■ **Excerpt**:
++++++
Skip to content

jens-koster/the-free-data-stack

Repository files navigation

The Free Datastack (fds)

My various tinkering with open source data tools. I'm aiming at a open source pluggable lab stack, it's still a bit rough a round the edges. Check out the readme in freeds CLI to get it up and working(sorry, I'll align the docs out at some point in time.): https://github.com/jens-koster/FreeDS#

  • Supported on mac, possibly Linux, will likely not work on Windows.

I am maintaining a list in notion of free stack tools, might be of interest: https://ambitious-bowl-f63.notion.site/Free-Datastack-Catalogue-1bc65454dd3f80f4a8e7cfda2edcb4a9?pvs=4

tl:dr

To set it up, go here: https://github.com/jens-koster/FreeDS

Rationale

A data stack is a collection of services, like spark, postgresql, airflow, redis, S3 storage, dbt and so on.

My problem has alwyas been to spend one evening getting a certain tool up and running, the I never return to actually try it out, I just fight setup issues all night. Or I get it setup and spend the rest of the night getting a decent data set into the service to..just do something.

So, now I'm going to configure each service once and for all.

There will be data to start playing eith, on S3 and kafka topics etc. My expectatio is to add one or two dockers in a already bubbling data stack and start playing with them in an hour or two.

Ideally, we'd start sharing these pluggable stack items so I can just clone a repo and start fiddling with a new tech in the stack and datasets I already know. Or the ones I chose to add my stack. Reduce cognitive load and effort to start learning a new tech.

some tech stuff

Most services come with a web ui on a typical web port, that I want to map to localhost. Let's make those ports unique in the entire fds. Actually, we generalize that to say all services should be able to run in parallel without conflicts. In development it really helps if services are callable using the same hostname on the host as in the docker network. It doesn't solve every situation, but it really makes it easier. That's easily accomplished by mapping them in the hosts file. After dealing with spark it becomes clear we need the ability to define storage on the exact same location on the host and the containers, realtive paths and "user" paths have proven unreliable. We require a known root folder where freeds can create any folder needed. The containers will create the exact same folder structure, most folders will are mounted from parallel structure on the host. The "production" way of doing this is to use an object storage. So, we'll provide an S3 service which will be used for for data, notebooks and other things it works well for.

Architecture

Each stack item has a docker compose file starting up only that item. A docker network is created outside the docker compose files and all containers simply refer it. A list of all ports used by different services is maintained here, as services are added ports are configured and re-mapped to make every hostname and port used globally unique. Each stack is given a name defined in configuration file, specifying the folder names of services in the stack. A python CLI is created to run docker compose in each folder, it changes the current directory before calling docker compose so relative paths can be used.
++++++
■ **Information shown**:
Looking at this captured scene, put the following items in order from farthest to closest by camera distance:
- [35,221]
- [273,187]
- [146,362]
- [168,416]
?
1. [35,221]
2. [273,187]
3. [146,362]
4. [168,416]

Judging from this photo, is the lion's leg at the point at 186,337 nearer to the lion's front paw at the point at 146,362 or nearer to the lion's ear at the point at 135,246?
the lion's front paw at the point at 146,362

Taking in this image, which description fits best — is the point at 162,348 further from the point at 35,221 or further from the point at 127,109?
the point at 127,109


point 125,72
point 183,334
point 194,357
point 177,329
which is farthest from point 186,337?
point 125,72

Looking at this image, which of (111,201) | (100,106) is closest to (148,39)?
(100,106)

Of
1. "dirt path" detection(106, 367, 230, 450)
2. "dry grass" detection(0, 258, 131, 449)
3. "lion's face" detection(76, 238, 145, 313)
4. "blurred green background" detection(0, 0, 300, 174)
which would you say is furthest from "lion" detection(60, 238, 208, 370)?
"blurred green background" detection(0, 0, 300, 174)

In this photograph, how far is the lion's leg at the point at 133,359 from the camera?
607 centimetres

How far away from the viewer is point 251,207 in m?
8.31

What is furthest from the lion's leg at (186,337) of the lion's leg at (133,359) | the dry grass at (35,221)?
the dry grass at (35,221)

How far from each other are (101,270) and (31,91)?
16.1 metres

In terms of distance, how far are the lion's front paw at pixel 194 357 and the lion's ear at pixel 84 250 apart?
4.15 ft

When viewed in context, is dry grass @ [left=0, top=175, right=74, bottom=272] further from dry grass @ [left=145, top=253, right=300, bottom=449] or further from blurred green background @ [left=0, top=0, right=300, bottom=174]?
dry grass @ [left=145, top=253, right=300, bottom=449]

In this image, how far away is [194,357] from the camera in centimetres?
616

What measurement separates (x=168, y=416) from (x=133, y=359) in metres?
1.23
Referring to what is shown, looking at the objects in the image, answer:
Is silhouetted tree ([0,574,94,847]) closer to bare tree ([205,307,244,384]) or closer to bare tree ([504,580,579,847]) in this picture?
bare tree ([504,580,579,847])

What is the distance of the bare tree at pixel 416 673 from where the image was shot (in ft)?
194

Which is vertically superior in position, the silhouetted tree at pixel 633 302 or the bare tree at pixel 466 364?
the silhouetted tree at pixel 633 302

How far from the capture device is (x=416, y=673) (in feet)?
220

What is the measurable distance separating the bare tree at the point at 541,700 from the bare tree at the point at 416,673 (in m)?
++++++
■ **Set task A**:
In one to three sentences, explain why the Python CLI in the Free Datastack readme changes the current directory before it calls docker compose.
■ **Set task B**:
Answer these questions using the Free Datastack readme:
(i) On which operating system is the stack supported?
(ii) What does each stack item's docker compose file start up?
(iii) Where is the docker network created?
The data are a separate body of material from the Free Datastack readme.

■ **Correct answer A**:
The CLI runs docker compose in each stack item's folder. It changes into that folder first so that relative paths can be used.

■ **Correct answer B**:
(i) Mac.
(ii) Only that item.
(iii) Outside the docker compose files.